Pete couldn’t have Burke on a working tug. The kid’s physical safety amongst the machinery was the primary reason. Pete’s liability insurance would certainly rule out carrying such a young passenger. We also didn’t know if Burke could swim, not that swimming ability would make much difference if a scrawny child fell into the churning Columbia in January. He’d be gone in an instant, life jacket or not.
The Imogene Museum had the predominant benefit of being on dry land. Well, dry was a relative term, but the old girl was a substantial fortress against the howling wind and clattering mixture of sleet, freezing rain, and plain old rain we were being plastered with.
And boring, I feared, for an eleven-year-old accustomed to roughing it. Her dusty halls and echoing rooms held a lot of enticement for me, but I could hardly expect my enthusiasm would rub off on the youngster.
I still found it difficult to believe Burke’s claim that he was eleven. If it was true, he was hiding it well in a body more the size of a malnourished eight-year-old. Then again, as far as Sheriff Marge or Pete or I could tell, he hadn’t lied about anything. And if I kept him close throughout the day, maybe he’d inadvertently reveal more about his past in a way that might help us secure his future.
So he was perched on my pickup’s bench seat, way at the other end against the passenger door, all awkwardly angled skinny limbs and a blank expression of pure disinterest on his scrubbed face.
Because there had been some bathtub time the night before as well. Pete had ordered it, in a tone and with a manner I’d never witnessed from him before. And Burke had complied, without complaint or objection, splashing sedately behind the closed bathroom door for a good twenty minutes before emerging in a state that pretty much passed my inspection.
The whole dynamic between Pete and Burke was magic, and my estimation of Pete went up even more, if that was possible. I thought maybe Burke had been missing the considered guidance that is so aptly supplied by a responsible and measured adult male. Of course, Pete had been in the Navy, and perhaps he was accustomed to giving orders. Not to me—I’d never felt that way, but…new facets. Hmmm.
“So, we’re sorting in the basement today,” I finished explaining, glancing again at the melancholic boy beside me as the windshield wipers squeaked across the glass.

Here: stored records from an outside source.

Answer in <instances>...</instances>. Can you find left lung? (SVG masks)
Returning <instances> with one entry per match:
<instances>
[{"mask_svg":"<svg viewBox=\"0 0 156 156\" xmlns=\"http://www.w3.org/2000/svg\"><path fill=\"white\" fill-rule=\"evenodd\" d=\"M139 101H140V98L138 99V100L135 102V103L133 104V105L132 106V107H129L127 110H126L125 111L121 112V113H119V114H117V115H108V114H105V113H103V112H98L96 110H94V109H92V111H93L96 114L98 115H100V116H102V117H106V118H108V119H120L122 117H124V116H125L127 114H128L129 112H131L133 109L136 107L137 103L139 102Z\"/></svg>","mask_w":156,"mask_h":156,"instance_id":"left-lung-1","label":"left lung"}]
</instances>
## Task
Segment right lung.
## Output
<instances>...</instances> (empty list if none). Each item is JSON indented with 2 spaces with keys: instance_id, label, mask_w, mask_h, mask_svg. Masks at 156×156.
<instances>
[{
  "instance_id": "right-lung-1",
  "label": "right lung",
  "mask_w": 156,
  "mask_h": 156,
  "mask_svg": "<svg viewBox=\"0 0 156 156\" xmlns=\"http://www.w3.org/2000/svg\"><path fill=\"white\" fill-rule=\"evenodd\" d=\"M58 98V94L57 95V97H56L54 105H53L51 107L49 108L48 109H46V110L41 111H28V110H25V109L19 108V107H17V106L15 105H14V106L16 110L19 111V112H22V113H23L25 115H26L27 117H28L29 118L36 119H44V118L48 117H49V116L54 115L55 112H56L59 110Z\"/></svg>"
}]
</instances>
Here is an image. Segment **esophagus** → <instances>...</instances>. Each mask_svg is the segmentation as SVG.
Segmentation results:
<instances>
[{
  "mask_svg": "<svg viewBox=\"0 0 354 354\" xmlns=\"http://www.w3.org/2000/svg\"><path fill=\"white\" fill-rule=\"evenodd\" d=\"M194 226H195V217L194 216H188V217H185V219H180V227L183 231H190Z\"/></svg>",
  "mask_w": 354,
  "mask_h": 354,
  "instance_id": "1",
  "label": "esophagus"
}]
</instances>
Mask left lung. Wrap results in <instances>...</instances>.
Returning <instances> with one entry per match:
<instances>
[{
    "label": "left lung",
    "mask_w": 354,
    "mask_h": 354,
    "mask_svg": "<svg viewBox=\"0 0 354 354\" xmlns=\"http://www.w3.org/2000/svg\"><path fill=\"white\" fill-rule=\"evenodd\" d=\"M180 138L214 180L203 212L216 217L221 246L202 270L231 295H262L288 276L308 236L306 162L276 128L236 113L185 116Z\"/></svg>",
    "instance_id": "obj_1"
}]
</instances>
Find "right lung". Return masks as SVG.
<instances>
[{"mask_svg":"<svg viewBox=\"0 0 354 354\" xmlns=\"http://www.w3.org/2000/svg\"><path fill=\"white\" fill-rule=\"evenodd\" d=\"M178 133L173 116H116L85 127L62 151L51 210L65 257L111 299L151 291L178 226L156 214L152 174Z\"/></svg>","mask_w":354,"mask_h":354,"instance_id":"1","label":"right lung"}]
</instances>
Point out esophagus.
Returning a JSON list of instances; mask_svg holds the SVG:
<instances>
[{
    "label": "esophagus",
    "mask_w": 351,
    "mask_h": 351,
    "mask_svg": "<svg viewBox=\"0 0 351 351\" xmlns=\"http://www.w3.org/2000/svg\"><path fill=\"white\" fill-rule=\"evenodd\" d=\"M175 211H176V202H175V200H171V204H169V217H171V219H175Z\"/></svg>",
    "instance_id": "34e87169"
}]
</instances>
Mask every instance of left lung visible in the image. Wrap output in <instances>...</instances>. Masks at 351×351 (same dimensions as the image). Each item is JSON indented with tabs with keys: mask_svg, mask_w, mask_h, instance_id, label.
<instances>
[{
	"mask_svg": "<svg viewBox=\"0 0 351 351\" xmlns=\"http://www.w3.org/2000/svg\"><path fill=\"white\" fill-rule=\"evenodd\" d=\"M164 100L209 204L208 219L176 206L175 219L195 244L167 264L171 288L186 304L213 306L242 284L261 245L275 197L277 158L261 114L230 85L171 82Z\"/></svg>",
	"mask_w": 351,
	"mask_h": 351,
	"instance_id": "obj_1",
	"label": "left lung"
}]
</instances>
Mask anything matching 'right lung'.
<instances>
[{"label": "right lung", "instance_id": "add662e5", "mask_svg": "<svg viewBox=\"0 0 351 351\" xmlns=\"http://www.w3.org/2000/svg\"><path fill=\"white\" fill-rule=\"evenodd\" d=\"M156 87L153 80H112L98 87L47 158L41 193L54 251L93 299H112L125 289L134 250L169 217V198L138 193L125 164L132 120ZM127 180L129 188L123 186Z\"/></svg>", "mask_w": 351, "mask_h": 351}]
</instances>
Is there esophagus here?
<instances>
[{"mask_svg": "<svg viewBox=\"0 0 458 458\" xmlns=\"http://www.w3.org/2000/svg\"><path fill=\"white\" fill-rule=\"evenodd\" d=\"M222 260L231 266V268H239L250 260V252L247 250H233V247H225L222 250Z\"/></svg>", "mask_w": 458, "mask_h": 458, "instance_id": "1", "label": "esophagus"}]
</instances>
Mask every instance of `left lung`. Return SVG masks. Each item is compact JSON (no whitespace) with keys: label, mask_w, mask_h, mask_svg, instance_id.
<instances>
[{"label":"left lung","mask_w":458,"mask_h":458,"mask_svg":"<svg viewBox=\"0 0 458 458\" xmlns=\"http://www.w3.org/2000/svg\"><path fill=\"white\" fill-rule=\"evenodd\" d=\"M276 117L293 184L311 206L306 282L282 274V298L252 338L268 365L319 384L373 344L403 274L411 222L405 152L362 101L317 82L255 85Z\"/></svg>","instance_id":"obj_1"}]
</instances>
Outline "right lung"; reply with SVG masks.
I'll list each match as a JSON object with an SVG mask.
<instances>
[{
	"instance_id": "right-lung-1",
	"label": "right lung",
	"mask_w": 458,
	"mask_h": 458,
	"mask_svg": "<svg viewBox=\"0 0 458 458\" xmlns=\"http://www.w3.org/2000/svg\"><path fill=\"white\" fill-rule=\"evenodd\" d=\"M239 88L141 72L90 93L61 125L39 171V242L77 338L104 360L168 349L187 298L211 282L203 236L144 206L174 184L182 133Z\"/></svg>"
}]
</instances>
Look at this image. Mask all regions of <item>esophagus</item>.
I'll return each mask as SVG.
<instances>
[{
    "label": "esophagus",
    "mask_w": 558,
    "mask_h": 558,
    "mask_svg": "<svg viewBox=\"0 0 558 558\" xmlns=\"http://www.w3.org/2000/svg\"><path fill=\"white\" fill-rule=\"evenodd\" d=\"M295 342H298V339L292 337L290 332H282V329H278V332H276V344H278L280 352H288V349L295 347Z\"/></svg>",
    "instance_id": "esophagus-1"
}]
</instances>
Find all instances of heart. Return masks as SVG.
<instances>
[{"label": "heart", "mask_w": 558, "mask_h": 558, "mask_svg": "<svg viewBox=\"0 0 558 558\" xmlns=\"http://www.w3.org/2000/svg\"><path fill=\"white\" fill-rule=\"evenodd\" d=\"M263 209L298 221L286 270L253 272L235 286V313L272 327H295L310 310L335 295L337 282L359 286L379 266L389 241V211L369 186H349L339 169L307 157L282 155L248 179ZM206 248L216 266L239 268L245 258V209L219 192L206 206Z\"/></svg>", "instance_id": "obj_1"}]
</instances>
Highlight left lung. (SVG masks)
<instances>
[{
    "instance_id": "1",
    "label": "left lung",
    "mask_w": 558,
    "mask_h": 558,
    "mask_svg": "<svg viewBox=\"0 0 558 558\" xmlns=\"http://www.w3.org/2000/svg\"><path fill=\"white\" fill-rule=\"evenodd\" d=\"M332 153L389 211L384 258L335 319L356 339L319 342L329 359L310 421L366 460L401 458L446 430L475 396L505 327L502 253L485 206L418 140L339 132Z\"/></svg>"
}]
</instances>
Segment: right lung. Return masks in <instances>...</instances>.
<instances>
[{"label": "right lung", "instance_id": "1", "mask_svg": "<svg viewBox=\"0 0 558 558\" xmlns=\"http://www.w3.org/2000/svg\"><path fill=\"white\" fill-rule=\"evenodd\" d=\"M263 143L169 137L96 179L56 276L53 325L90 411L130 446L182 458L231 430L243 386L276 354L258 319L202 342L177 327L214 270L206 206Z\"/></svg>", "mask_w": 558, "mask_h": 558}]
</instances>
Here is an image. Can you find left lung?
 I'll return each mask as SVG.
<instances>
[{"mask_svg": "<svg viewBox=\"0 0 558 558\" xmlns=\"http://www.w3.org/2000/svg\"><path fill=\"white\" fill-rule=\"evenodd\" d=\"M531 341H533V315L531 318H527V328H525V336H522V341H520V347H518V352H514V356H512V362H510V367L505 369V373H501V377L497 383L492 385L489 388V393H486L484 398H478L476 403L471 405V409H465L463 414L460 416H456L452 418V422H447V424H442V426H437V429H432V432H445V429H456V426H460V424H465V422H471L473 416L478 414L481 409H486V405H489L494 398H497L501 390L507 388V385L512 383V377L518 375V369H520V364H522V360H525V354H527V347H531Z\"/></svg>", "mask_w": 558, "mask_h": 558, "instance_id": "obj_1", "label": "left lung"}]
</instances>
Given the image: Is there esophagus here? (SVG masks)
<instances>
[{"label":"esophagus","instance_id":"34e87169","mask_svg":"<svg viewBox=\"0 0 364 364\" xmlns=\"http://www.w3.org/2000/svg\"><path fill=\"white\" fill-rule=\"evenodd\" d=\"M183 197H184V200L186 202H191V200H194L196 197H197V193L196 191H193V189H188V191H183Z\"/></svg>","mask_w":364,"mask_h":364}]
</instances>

And then I remembered the pinup girl in the basement. The really provocative, intricately alluring pinup girl in fishnet stockings and feather boa. And I gulped, suddenly empathizing madly with Sheriff Marge’s earlier objections. Try explaining that to an eleven-year-old boy. Rats. Rats. Rats.
I didn’t know how long ago Burke’s mother had died, but even if he’d been raised with females around, it was unlikely he’d ever seen that particular degree of femaleness in a normal, propriety-observing household. Not that he’d had that either, necessarily. But still…
Jim Carter was my saving grace. He had his pickup and trailer backed up over the curb and sidewalk to within inches of the double glass doors of the Imogene’s entrance. Frankie had propped the doors open for him, and he was busy unloading stacks of folding chairs with a hand truck.
After I parked, and we’d hopped out of my truck, I plagiarized from Pete’s playbook and suggested that Burke could help Mr. Carter with the very manly activity of heavy lifting. And Jim took it in stride, jutting his chin toward the open door to his pickup’s cab. “Grab those rags, will you? We’re going to have to wipe these chairs down once we get them inside. Dripping all over the parquet,” he grumbled.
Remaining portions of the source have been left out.